------ Extrait ------

En août 2020, le Pentagone a annoncé la création de l’Unidentified Aerial Phenomena Task Force (Groupe de travail sur les phénomènes aériens non identifiés) visant à « améliorer sa compréhension de la nature et des origines » des objets non identifiés « et à acquérir des connaissances » sur ces derniers.

 

2021 : RAPPORT DU DNI

En avril 2021, la Navy a confirmé la vidéo d’objets non identifiés « frôlant » des navires de guerre américains à proximité de la Californie. L’incident sera ajouté à la liste des observations faisant l’objet d’une enquête.

En juin, l’Office of the Director of National Intelligence (ODNI, ou Bureau du directeur du renseignement national en français) a publié son « évaluation préliminaire » des observations d’ovnis pour la période 2004-2021. Le rapport suggérait que les ovnis soient classés en cinq catégories : fouillis aérien, phénomènes atmosphériques naturels, programmes de développement aérospatial publics et privés, systèmes adversatifs étrangers et une « poubelle fourre-tout pour le reste ». Il soulignait aussi la nécessité d’obtenir plus de financements et de signalements.

------ Lignes de données ------

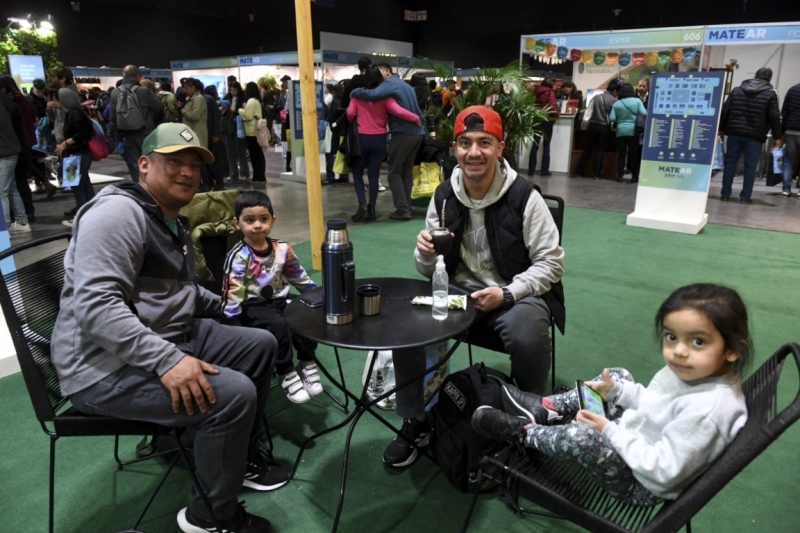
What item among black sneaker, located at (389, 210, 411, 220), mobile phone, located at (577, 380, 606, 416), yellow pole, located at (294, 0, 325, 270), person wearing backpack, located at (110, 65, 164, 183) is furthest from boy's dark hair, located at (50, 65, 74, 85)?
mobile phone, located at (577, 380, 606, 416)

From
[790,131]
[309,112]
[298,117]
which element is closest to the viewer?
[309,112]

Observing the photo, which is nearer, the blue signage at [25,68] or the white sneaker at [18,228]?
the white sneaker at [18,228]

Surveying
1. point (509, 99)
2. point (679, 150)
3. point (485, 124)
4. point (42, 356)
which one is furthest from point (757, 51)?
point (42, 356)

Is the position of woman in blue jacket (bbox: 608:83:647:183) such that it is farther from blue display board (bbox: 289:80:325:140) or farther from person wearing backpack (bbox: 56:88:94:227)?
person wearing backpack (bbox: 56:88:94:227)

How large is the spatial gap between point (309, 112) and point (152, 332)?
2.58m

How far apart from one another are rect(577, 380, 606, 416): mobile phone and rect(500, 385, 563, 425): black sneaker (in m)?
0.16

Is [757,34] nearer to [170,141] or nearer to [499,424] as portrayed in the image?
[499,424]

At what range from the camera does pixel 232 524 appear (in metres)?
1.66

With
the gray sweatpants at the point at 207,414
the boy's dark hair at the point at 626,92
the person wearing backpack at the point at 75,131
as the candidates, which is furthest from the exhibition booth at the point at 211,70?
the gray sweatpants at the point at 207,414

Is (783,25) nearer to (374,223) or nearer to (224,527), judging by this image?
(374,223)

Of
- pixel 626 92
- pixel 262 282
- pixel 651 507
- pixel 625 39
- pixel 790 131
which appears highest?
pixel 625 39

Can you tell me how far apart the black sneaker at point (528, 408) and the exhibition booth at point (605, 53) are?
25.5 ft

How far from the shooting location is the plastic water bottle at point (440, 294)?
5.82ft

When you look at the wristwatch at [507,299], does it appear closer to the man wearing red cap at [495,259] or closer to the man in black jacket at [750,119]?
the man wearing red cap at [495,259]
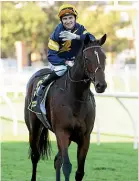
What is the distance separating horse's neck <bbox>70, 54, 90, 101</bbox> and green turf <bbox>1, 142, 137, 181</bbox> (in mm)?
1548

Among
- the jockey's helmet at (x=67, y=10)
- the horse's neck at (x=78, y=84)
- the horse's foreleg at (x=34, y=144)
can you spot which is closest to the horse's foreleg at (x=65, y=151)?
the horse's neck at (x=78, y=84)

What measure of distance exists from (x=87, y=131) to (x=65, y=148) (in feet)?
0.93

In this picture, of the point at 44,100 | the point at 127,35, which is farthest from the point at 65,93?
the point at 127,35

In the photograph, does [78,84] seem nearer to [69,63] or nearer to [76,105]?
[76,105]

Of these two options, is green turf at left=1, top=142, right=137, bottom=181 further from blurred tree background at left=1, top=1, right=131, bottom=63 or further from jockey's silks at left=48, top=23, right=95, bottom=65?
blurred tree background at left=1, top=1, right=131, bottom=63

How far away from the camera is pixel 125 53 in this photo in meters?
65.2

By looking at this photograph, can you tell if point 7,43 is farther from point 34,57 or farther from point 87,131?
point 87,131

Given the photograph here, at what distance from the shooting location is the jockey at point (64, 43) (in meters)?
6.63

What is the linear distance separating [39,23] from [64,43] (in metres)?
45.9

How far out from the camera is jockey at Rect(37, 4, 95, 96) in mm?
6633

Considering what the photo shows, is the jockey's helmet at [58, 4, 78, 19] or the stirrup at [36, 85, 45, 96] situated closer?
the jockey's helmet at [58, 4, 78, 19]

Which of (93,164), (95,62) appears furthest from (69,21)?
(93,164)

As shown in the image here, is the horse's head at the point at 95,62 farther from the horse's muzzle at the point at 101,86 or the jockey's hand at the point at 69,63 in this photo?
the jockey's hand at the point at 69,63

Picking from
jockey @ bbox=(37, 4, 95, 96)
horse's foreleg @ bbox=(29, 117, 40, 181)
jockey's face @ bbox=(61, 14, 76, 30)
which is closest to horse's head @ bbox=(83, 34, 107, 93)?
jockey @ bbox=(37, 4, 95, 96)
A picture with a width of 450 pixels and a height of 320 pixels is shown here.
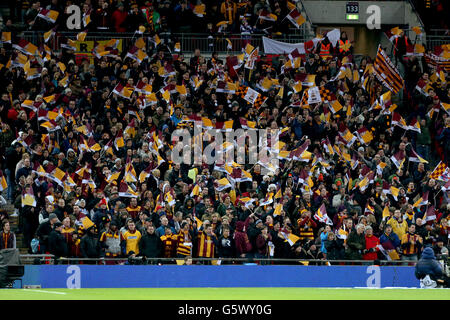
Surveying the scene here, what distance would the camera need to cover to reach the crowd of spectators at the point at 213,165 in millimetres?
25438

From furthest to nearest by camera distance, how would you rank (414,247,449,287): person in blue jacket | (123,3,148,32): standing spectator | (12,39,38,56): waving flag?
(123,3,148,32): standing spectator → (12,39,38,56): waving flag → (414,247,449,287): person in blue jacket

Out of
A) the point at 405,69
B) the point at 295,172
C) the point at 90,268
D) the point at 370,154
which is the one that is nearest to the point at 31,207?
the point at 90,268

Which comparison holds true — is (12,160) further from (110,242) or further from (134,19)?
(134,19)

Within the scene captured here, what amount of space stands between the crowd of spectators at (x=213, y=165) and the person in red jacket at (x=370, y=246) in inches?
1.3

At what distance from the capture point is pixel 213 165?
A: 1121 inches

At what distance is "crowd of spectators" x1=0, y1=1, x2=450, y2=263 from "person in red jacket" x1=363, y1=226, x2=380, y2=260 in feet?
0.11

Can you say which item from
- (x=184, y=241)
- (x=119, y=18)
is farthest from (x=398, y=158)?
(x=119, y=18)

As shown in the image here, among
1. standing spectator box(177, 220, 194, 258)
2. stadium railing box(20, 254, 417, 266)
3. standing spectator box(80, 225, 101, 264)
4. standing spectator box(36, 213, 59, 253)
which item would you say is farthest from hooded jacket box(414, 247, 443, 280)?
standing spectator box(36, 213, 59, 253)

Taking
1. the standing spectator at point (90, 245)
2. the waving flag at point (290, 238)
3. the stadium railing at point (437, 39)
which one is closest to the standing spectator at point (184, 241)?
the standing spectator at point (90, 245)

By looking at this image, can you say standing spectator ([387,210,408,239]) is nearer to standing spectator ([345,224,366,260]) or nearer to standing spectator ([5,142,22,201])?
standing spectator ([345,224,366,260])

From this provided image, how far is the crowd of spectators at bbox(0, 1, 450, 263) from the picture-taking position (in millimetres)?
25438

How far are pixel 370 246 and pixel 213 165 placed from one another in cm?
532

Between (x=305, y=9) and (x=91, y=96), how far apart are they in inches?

------

Détails du problème> Pouvez-vous modifier l'extrait sur les ovnis de « En avril 2021, la » jusqu'à « l’objet d’une enquête. » inclus, en remplaçant « Californie » par « Floride », puis redonner ce passage ?

Réponse correcte>
En avril 2021, la Navy a confirmé la vidéo d’objets non identifiés « frôlant » des navires de guerre américains à proximité de la Floride. L’incident sera ajouté à la liste des observations faisant l’objet d’une enquête.